Almanya’nın bazı kentlerindeki konaklama vergisini özetleyelim:
Berlin:
%5 net kişi başı gecelik konaklama bedelinden, ancak
•Kahvaltı veya yeme/içme hariç
•Tüm diğer ek gelirler hariç
•No-Show gelirler varsa, onlar dahil
Frankfurt:
2€ net kişi başı gecelik konaklama olarak, gecelik ücretten bağımız
Hamburg:
Ödenen kişi başı fiyat aralığına göre değişken bir uygulama seçmiş,
0,00€ net gecelik 10,00€ kadar kişi başı fiyatlarda,
0,50€ net gecelik 25,00€ kadar kişi başı fiyatlarda,
1,00€ net gecelik 50,00€ kadar kişi başı fiyatlarda,
2,00€ net gecelik 100,00€ kadar kişi başı fiyatlarda,
3,00€ net gecelik 150,00€ kadar kişi başı fiyatlarda.
Baden-Baden:
Bölge I. Şehir merkezi bölgesindeki konaklamalardan
3,80€ net kişi başı gecelik konaklama olarak, gecelik ücretten bağımız
Bölge II. Şehir merkeziden uzak bölgesinde konaklamalardan
1,70€ net kişi başı gecelik konaklama olarak, gecelik ücretten bağımız
Tüm bu uygulamalarda her bir yolcu için ayrı bir form düzenlenmek zorunlu ve ücretle birlikte bu evraklar belediyelere ayda bir ödenmek veya elektronik ortamda aktarılmak durumunda. Ayrıca bir sürü de istisnai durumlar için de kurallar ve indirimler getirilmiş.

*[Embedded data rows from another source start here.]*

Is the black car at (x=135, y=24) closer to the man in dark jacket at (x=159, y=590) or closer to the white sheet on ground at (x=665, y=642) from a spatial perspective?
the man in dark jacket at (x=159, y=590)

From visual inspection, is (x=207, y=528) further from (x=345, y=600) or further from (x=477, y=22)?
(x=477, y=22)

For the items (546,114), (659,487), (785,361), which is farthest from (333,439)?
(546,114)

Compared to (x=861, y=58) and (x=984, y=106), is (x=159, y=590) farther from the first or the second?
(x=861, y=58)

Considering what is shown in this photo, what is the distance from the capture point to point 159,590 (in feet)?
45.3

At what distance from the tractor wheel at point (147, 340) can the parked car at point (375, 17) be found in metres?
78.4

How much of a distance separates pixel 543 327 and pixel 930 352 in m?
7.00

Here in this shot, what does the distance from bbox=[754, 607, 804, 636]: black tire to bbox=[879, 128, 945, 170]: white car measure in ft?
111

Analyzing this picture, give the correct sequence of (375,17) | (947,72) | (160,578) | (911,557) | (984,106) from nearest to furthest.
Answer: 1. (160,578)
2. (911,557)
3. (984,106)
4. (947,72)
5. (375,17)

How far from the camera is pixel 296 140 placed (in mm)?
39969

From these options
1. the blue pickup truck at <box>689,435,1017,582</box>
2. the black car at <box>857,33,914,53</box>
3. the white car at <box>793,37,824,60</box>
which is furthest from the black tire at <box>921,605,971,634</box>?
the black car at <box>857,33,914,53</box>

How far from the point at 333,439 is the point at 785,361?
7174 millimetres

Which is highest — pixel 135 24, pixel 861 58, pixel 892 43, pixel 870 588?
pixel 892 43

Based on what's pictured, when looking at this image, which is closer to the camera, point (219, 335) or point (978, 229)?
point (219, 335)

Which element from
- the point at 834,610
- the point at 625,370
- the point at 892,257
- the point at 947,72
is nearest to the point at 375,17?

Sonuç itibariyle verginin amacı ek gelire ihtiyacı olan bölgeyi kalkındırmak, kitle turizminden oluşan ilave masraf ve gerekli ilave yatırımlara ilave bir kaynak oluşturmak. Bu kaynağında en faydalı kullanımı için en kısa ve en yakın yönetimlere güvenerek, kullanımı da doğrudan onların eline, onların kararına bırakılmıştır. Hem demokratik hem de çağdaş bir yol seçilmiş. Ben Baden-Baden’da bizzat yönetiminde bulunduğum oteller adına bu toplantılara katıldım ve görüş bildirdim, oy kullandım. BU nedenle sistemin başarılı ve sorunsuz bir şekilde uygulanabilir olduğunu biliyorum.
Bu şekilde belki ilerde Türkiye’de de bu verginin daha farklı bir şekilde uygulanmasına biraz olsun ışık tuttum, bu örneklerle bilhassa otel sektörüne belki faydalı bilgiler aktarabilmişimdir. Umarım bu vergilerin bizde de gerekli altyapı, modernizasyon, çevre ve bilhassa “Lifestyle” konusundaki bölgesel ihtiyaçlara faydası olur, geriye dönüşümü sağlanır.